When an investor buys a stock option, he has the right to purchase or sell a specified quantity of stock shares at an agreed-upon price (also known as "strike price") before a specified date. The investor can choose to buy, to sell or just simply do nothing at all regarding the stock. This allows him to adjust his investment strategy according to the outlooks of the market. An investor can use stock options to gain profits against current stock holdings and protect stock holdings against stock depreciation.
Most stock option agreements are for 100 shares of the underlying security. The price (premium) of a stock option is a small percentage of the stock value. Stock option premiums are quoted on a per-share basis.
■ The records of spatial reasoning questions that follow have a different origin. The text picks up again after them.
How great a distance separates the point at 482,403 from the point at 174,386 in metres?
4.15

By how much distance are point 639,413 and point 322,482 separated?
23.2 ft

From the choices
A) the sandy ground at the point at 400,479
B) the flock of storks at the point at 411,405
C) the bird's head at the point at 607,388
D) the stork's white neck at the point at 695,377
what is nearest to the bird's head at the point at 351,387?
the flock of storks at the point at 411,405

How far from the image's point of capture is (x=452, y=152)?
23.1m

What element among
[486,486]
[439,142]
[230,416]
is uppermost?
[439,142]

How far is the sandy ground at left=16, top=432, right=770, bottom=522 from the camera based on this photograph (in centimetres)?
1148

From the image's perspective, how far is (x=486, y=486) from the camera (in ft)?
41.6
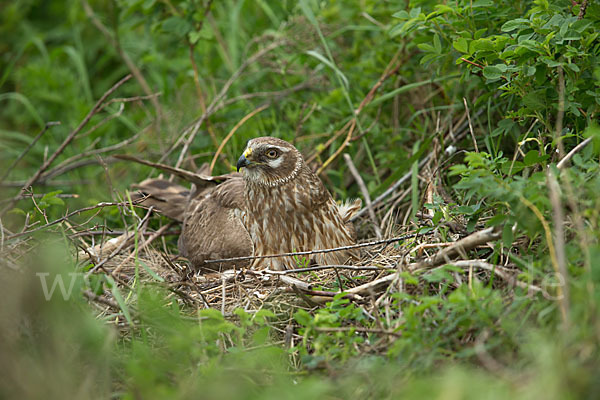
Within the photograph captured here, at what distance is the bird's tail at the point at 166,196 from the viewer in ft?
16.6

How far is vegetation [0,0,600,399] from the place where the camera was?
236 centimetres

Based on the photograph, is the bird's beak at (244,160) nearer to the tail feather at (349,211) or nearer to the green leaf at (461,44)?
the tail feather at (349,211)

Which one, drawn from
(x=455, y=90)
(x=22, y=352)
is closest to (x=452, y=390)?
(x=22, y=352)

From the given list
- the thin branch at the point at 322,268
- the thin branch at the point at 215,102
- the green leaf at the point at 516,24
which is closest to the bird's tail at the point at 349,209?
the thin branch at the point at 322,268

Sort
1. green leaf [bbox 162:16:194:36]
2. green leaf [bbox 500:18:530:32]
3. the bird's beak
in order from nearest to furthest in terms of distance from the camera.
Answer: green leaf [bbox 500:18:530:32] < the bird's beak < green leaf [bbox 162:16:194:36]

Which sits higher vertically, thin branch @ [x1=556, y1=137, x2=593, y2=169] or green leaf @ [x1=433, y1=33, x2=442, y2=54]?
green leaf @ [x1=433, y1=33, x2=442, y2=54]

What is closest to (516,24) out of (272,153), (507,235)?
(507,235)

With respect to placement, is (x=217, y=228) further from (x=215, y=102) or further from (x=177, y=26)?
(x=177, y=26)

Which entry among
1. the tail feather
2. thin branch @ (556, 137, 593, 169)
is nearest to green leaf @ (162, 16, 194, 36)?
Result: the tail feather

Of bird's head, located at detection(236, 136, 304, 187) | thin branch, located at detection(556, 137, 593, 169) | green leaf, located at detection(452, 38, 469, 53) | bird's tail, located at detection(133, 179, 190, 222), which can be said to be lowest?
bird's tail, located at detection(133, 179, 190, 222)

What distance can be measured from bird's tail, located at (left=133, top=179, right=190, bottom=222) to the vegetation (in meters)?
0.16

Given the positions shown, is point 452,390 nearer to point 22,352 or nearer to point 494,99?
point 22,352

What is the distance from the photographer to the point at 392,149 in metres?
5.22

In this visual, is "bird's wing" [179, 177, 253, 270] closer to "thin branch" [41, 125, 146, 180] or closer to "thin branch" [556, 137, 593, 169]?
"thin branch" [41, 125, 146, 180]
Just like stocks, options are listed securities and traded regularly on the market. If the stock price increases, the stock option premium also increases, often at a much higher rate. This also means that stock option premium tends to decline faster than the stock price. Furthermore, if the profitable conditions for selling or buying the underlying security do not occur before the expiration data, the stock option will become worthless. However, the most an option buyer can lose is the premium.
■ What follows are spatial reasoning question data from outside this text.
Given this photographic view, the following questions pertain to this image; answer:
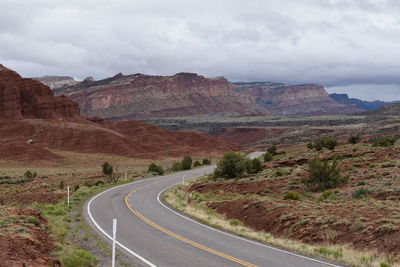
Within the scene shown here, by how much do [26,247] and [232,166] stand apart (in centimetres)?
3242

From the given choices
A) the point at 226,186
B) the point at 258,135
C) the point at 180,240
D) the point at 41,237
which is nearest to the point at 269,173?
the point at 226,186

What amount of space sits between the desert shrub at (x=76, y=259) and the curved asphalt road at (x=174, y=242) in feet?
3.92

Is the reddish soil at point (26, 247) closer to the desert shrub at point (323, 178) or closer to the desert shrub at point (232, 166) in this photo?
the desert shrub at point (323, 178)

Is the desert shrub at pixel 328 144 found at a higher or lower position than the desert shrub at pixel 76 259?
lower

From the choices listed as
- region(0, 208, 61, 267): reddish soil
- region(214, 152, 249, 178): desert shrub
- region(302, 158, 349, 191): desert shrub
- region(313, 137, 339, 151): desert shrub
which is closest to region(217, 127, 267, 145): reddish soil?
region(313, 137, 339, 151): desert shrub

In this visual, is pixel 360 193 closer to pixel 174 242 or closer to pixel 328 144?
pixel 174 242

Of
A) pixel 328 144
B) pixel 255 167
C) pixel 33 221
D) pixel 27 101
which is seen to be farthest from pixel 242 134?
pixel 33 221

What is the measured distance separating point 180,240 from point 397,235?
7220 millimetres

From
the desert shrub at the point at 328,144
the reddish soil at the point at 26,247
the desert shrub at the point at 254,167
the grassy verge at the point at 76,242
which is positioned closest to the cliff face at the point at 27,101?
the desert shrub at the point at 328,144

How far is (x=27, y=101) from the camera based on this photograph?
434ft

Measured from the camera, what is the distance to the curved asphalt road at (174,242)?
41.8 ft

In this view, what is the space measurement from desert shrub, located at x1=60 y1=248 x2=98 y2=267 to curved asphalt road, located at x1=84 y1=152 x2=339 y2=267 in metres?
1.20

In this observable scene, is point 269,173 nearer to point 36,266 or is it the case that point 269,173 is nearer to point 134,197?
point 134,197

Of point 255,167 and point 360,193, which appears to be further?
point 255,167
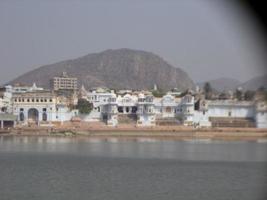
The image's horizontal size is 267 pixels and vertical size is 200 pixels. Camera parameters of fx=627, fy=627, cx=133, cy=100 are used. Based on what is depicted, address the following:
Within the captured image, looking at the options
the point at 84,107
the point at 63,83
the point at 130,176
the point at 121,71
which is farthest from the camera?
the point at 121,71

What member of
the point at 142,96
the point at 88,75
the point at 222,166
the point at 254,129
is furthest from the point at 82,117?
the point at 88,75

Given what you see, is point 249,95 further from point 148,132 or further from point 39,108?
point 39,108

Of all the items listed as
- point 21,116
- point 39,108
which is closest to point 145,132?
point 39,108

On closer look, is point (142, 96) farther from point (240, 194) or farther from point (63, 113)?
point (240, 194)

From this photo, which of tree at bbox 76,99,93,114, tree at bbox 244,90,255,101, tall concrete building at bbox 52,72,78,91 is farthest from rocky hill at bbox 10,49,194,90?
tree at bbox 76,99,93,114

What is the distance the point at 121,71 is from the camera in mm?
117750

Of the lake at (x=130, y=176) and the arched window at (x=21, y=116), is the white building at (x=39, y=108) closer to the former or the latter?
the arched window at (x=21, y=116)

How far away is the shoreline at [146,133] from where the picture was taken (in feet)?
106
The number of options available on the market depends on the number of sellers and buyers who are interested in the rights of selling and purchasing a certain stock.
Option holders do not have the rights to vote and to receive stock dividends.
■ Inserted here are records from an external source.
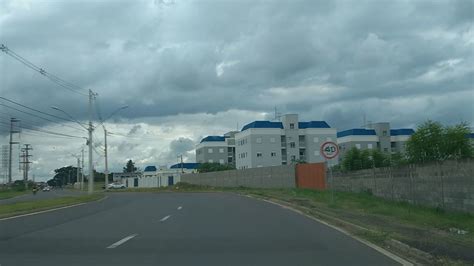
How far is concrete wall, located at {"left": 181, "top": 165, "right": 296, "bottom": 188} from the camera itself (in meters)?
59.5

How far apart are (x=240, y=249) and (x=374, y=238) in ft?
12.5

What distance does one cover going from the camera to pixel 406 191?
26812mm

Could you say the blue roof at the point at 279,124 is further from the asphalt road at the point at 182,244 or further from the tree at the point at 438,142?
the asphalt road at the point at 182,244

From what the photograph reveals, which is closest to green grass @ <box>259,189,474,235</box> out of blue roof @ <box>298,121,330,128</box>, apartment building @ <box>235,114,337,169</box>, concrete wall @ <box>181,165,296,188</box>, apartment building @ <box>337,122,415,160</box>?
concrete wall @ <box>181,165,296,188</box>

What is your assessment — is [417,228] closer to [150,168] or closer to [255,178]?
[255,178]

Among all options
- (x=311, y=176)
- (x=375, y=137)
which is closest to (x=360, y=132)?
(x=375, y=137)

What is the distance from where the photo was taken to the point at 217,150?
15650 centimetres

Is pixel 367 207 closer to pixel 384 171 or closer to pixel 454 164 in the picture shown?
pixel 384 171

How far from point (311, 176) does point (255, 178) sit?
19691mm

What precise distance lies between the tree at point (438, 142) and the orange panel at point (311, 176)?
18417 mm

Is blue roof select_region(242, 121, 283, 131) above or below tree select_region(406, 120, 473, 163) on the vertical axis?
above

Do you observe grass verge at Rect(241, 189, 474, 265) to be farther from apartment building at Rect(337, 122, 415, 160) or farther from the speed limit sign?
apartment building at Rect(337, 122, 415, 160)

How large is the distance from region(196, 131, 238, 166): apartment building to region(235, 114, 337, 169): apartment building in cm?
2510

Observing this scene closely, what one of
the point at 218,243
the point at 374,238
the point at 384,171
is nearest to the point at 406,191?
the point at 384,171
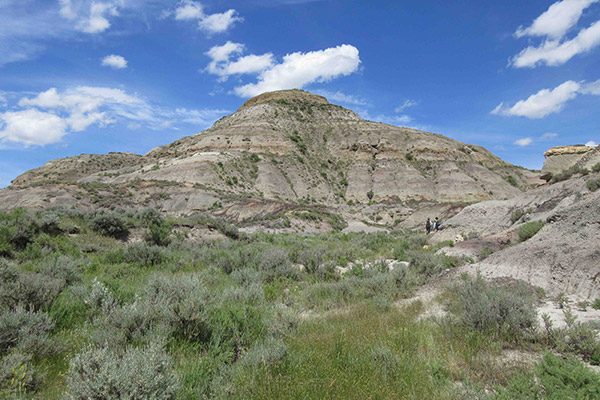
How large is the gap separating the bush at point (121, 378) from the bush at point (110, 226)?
11.3 m

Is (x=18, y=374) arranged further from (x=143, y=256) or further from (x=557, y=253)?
(x=557, y=253)

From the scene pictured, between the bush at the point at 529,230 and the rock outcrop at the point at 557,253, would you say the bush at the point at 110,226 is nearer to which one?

Stock options are often offered to employees as a form of compensation. The employees have the right to buy a specified amount of common stocks of the company at an agreed price. In most cases, the strike price is the the value of the stock when the agreement is made. The employee can chose to excise the option in future when the stock price is higher than the strike price and gain profits by selling the stocks. This provides an incentive for the employee to work hard to boost the performance of the company stock to gain future financial rewards. The employee also might have to stay with the company for sometime before the stock option can be vested.
Start-up companies often use stock options as financial incentives for their employees due to limited funding.